◆ TASK DETAILS ◆
Repeat back every line of the data, exactly.

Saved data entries
=== Section Start ===

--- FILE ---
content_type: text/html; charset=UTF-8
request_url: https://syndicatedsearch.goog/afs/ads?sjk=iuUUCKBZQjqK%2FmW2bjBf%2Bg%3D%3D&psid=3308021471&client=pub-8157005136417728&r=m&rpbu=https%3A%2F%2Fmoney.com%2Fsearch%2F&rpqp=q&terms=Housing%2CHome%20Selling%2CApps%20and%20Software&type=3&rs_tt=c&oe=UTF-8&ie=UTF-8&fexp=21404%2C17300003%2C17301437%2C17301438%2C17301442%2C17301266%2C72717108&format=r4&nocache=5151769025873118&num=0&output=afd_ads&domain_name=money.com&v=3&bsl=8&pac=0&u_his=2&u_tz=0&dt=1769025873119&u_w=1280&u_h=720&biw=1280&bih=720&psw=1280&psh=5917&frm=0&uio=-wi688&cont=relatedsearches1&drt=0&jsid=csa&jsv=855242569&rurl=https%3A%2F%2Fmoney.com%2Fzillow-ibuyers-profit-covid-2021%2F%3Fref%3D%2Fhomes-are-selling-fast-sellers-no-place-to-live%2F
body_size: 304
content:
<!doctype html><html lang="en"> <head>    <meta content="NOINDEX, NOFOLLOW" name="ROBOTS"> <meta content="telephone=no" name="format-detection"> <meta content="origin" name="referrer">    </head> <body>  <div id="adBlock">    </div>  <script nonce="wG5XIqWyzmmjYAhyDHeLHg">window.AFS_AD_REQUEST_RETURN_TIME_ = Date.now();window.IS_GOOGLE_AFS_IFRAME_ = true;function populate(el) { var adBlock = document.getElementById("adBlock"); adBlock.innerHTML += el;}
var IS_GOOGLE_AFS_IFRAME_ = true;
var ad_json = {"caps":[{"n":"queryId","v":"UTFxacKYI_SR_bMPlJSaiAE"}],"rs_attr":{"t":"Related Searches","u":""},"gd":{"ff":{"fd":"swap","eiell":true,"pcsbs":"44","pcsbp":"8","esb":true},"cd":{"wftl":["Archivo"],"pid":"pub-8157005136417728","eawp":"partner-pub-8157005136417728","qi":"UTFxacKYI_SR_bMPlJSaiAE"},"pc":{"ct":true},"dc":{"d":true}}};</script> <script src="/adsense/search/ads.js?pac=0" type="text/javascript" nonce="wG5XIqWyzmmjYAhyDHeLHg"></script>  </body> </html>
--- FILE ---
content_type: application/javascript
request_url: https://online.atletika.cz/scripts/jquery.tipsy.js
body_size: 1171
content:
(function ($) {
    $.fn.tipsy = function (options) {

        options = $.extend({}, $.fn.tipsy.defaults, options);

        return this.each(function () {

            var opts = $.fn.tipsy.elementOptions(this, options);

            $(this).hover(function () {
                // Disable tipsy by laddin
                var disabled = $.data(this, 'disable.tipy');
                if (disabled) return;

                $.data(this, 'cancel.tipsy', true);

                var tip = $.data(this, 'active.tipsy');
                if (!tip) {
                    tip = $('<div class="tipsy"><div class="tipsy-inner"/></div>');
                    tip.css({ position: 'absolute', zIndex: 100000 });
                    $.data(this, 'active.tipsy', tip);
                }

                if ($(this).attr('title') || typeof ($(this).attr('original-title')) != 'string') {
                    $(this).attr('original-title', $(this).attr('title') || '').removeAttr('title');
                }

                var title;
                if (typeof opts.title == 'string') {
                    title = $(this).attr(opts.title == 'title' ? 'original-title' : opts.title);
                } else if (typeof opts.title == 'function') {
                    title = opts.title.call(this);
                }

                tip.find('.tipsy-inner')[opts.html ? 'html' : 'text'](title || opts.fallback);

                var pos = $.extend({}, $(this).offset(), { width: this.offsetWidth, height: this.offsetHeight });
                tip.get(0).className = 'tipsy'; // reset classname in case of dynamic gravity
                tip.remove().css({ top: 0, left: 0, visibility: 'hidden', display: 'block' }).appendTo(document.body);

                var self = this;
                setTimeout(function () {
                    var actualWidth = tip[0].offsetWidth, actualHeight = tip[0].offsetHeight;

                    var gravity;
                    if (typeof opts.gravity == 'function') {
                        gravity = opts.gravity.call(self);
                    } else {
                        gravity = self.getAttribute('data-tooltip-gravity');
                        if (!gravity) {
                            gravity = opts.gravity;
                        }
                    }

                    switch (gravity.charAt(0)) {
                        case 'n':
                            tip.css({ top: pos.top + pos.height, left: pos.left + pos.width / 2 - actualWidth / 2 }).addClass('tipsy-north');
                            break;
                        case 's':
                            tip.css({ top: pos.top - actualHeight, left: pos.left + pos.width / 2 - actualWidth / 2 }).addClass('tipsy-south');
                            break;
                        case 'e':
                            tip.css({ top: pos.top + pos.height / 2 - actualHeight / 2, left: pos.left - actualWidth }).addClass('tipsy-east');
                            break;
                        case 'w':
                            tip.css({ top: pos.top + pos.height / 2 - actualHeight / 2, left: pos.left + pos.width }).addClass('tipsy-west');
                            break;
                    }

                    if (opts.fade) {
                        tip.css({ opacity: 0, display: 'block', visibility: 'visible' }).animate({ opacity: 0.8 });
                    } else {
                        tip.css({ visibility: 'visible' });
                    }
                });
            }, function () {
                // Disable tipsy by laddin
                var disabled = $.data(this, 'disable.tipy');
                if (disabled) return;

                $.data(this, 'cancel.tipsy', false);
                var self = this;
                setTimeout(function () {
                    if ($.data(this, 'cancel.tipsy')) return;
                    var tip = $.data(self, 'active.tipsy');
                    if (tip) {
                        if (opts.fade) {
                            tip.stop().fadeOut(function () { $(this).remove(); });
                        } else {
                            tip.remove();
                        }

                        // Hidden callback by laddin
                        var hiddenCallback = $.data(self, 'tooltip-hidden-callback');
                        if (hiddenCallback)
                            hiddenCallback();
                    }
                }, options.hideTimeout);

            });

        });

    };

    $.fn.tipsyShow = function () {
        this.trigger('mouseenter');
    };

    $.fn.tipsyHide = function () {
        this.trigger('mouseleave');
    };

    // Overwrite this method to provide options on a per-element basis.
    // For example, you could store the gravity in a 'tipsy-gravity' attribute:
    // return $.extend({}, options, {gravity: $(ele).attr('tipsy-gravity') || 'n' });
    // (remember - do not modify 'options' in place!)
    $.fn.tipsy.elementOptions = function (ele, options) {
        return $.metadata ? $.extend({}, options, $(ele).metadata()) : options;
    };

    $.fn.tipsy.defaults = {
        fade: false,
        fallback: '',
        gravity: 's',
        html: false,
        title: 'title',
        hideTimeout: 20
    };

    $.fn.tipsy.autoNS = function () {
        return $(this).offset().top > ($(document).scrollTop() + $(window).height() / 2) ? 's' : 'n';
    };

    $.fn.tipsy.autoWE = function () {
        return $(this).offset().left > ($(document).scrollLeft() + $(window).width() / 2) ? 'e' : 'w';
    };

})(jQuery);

=== Section End ===

◆ TASK RESPONSE ◆
--- FILE ---
content_type: text/html; charset=UTF-8
request_url: https://syndicatedsearch.goog/afs/ads?sjk=iuUUCKBZQjqK%2FmW2bjBf%2Bg%3D%3D&psid=3308021471&client=pub-8157005136417728&r=m&rpbu=https%3A%2F%2Fmoney.com%2Fsearch%2F&rpqp=q&terms=Housing%2CHome%20Selling%2CApps%20and%20Software&type=3&rs_tt=c&oe=UTF-8&ie=UTF-8&fexp=21404%2C17300003%2C17301437%2C17301438%2C17301442%2C17301266%2C72717108&format=r4&nocache=5151769025873118&num=0&output=afd_ads&domain_name=money.com&v=3&bsl=8&pac=0&u_his=2&u_tz=0&dt=1769025873119&u_w=1280&u_h=720&biw=1280&bih=720&psw=1280&psh=5917&frm=0&uio=-wi688&cont=relatedsearches1&drt=0&jsid=csa&jsv=855242569&rurl=https%3A%2F%2Fmoney.com%2Fzillow-ibuyers-profit-covid-2021%2F%3Fref%3D%2Fhomes-are-selling-fast-sellers-no-place-to-live%2F
body_size: 304
content:
<!doctype html><html lang="en"> <head>    <meta content="NOINDEX, NOFOLLOW" name="ROBOTS"> <meta content="telephone=no" name="format-detection"> <meta content="origin" name="referrer">    </head> <body>  <div id="adBlock">    </div>  <script nonce="wG5XIqWyzmmjYAhyDHeLHg">window.AFS_AD_REQUEST_RETURN_TIME_ = Date.now();window.IS_GOOGLE_AFS_IFRAME_ = true;function populate(el) { var adBlock = document.getElementById("adBlock"); adBlock.innerHTML += el;}
var IS_GOOGLE_AFS_IFRAME_ = true;
var ad_json = {"caps":[{"n":"queryId","v":"UTFxacKYI_SR_bMPlJSaiAE"}],"rs_attr":{"t":"Related Searches","u":""},"gd":{"ff":{"fd":"swap","eiell":true,"pcsbs":"44","pcsbp":"8","esb":true},"cd":{"wftl":["Archivo"],"pid":"pub-8157005136417728","eawp":"partner-pub-8157005136417728","qi":"UTFxacKYI_SR_bMPlJSaiAE"},"pc":{"ct":true},"dc":{"d":true}}};</script> <script src="/adsense/search/ads.js?pac=0" type="text/javascript" nonce="wG5XIqWyzmmjYAhyDHeLHg"></script>  </body> </html>
--- FILE ---
content_type: application/javascript
request_url: https://online.atletika.cz/scripts/jquery.tipsy.js
body_size: 1171
content:
(function ($) {
    $.fn.tipsy = function (options) {

        options = $.extend({}, $.fn.tipsy.defaults, options);

        return this.each(function () {

            var opts = $.fn.tipsy.elementOptions(this, options);

            $(this).hover(function () {
                // Disable tipsy by laddin
                var disabled = $.data(this, 'disable.tipy');
                if (disabled) return;

                $.data(this, 'cancel.tipsy', true);

                var tip = $.data(this, 'active.tipsy');
                if (!tip) {
                    tip = $('<div class="tipsy"><div class="tipsy-inner"/></div>');
                    tip.css({ position: 'absolute', zIndex: 100000 });
                    $.data(this, 'active.tipsy', tip);
                }

                if ($(this).attr('title') || typeof ($(this).attr('original-title')) != 'string') {
                    $(this).attr('original-title', $(this).attr('title') || '').removeAttr('title');
                }

                var title;
                if (typeof opts.title == 'string') {
                    title = $(this).attr(opts.title == 'title' ? 'original-title' : opts.title);
                } else if (typeof opts.title == 'function') {
                    title = opts.title.call(this);
                }

                tip.find('.tipsy-inner')[opts.html ? 'html' : 'text'](title || opts.fallback);

                var pos = $.extend({}, $(this).offset(), { width: this.offsetWidth, height: this.offsetHeight });
                tip.get(0).className = 'tipsy'; // reset classname in case of dynamic gravity
                tip.remove().css({ top: 0, left: 0, visibility: 'hidden', display: 'block' }).appendTo(document.body);

                var self = this;
                setTimeout(function () {
                    var actualWidth = tip[0].offsetWidth, actualHeight = tip[0].offsetHeight;

                    var gravity;
                    if (typeof opts.gravity == 'function') {
                        gravity = opts.gravity.call(self);
                    } else {
                        gravity = self.getAttribute('data-tooltip-gravity');
                        if (!gravity) {
                            gravity = opts.gravity;
                        }
                    }

                    switch (gravity.charAt(0)) {
                        case 'n':
                            tip.css({ top: pos.top + pos.height, left: pos.left + pos.width / 2 - actualWidth / 2 }).addClass('tipsy-north');
                            break;
                        case 's':
                            tip.css({ top: pos.top - actualHeight, left: pos.left + pos.width / 2 - actualWidth / 2 }).addClass('tipsy-south');
                            break;
                        case 'e':
                            tip.css({ top: pos.top + pos.height / 2 - actualHeight / 2, left: pos.left - actualWidth }).addClass('tipsy-east');
                            break;
                        case 'w':
                            tip.css({ top: pos.top + pos.height / 2 - actualHeight / 2, left: pos.left + pos.width }).addClass('tipsy-west');
                            break;
                    }

                    if (opts.fade) {
                        tip.css({ opacity: 0, display: 'block', visibility: 'visible' }).animate({ opacity: 0.8 });
                    } else {
                        tip.css({ visibility: 'visible' });
                    }
                });
            }, function () {
                // Disable tipsy by laddin
                var disabled = $.data(this, 'disable.tipy');
                if (disabled) return;

                $.data(this, 'cancel.tipsy', false);
                var self = this;
                setTimeout(function () {
                    if ($.data(this, 'cancel.tipsy')) return;
                    var tip = $.data(self, 'active.tipsy');
                    if (tip) {
                        if (opts.fade) {
                            tip.stop().fadeOut(function () { $(this).remove(); });
                        } else {
                            tip.remove();
                        }

                        // Hidden callback by laddin
                        var hiddenCallback = $.data(self, 'tooltip-hidden-callback');
                        if (hiddenCallback)
                            hiddenCallback();
                    }
                }, options.hideTimeout);

            });

        });

    };

    $.fn.tipsyShow = function () {
        this.trigger('mouseenter');
    };

    $.fn.tipsyHide = function () {
        this.trigger('mouseleave');
    };

    // Overwrite this method to provide options on a per-element basis.
    // For example, you could store the gravity in a 'tipsy-gravity' attribute:
    // return $.extend({}, options, {gravity: $(ele).attr('tipsy-gravity') || 'n' });
    // (remember - do not modify 'options' in place!)
    $.fn.tipsy.elementOptions = function (ele, options) {
        return $.metadata ? $.extend({}, options, $(ele).metadata()) : options;
    };

    $.fn.tipsy.defaults = {
        fade: false,
        fallback: '',
        gravity: 's',
        html: false,
        title: 'title',
        hideTimeout: 20
    };

    $.fn.tipsy.autoNS = function () {
        return $(this).offset().top > ($(document).scrollTop() + $(window).height() / 2) ? 's' : 'n';
    };

    $.fn.tipsy.autoWE = function () {
        return $(this).offset().left > ($(document).scrollLeft() + $(window).width() / 2) ? 'e' : 'w';
    };

})(jQuery);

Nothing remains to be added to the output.